Monday 24 August 2015

Commonplace 99 George & His Contemporaries: William Morris.

If ever there was an 'heroic' Brit, William Morris stands head and shoulders above flimsy pretenders to that crown. Forget the affected and elitist twaddle his name now represents (wallpaper £45-60 a roll!!) - William Morris is the man who said: "The most grinding poverty is a trifling evil compared with the inequality of classes." 
Now, what would George have made of that??!!

In February 1883, George wrote to Algernon recommending Morris' Earthly Paradise, an epic poem that was widely popular and that time, though not as celebrated now as perhaps it should be. He said: This is poetry you will really like; all old stories told in Chaucerian style, and abounding in the quaintest anachronisms. The mix of Greek and Scandinavian legends it detailed appealed to the both of them, as Algernon had a romantic streak, and a love of all things English historical. click to see if you like it. Oddly, he wrote to Algernon again, in May 1884 asking him if he had heard of the work, so maybe Algernon did not follow up that lead.

GIVEN INFORMATION

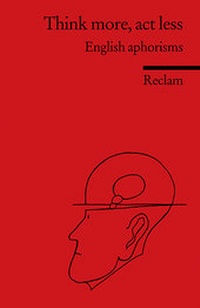 Bild: Think more, act less - Reclam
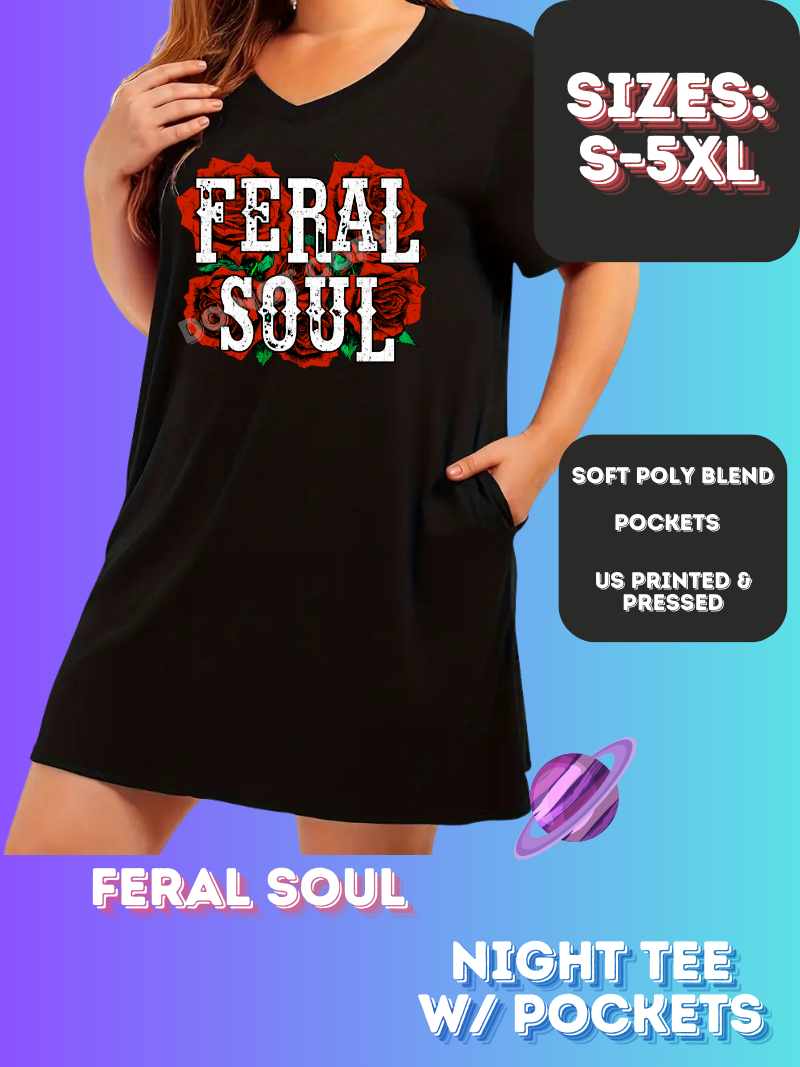 FERAL SOUL -SLEEP SHIRT-PREORDER CLOSING 11/21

ACTIVITY LIST
1: Do these statements agree with the blog post on William Morris? For each, answer yes or no and quote the deciding words of the post.
(a) George recommended Morris' Earthly Paradise to Algernon in February 1883.
(b) Earthly Paradise is more celebrated today than it deserves to be.
(c) In May 1884, George asked Algernon whether he had heard of the work.
2: Can you put "crushing" in place of "grinding" and write out the blog post on William Morris, everything from "If ever there" down to "made of that??!!"?

ANSWERS BY TASK
1:
(a) Yes: "In February 1883, George wrote to Algernon recommending Morris' Earthly Paradise"
(b) No: "though not as celebrated now as perhaps it should be"
(c) Yes: "he wrote to Algernon again, in May 1884 asking him if he had heard of the work"

2:
If ever there was an 'heroic' Brit, William Morris stands head and shoulders above flimsy pretenders to that crown. Forget the affected and elitist twaddle his name now represents (wallpaper £45-60 a roll!!) - William Morris is the man who said: "The most crushing poverty is a trifling evil compared with the inequality of classes." 
Now, what would George have made of that??!!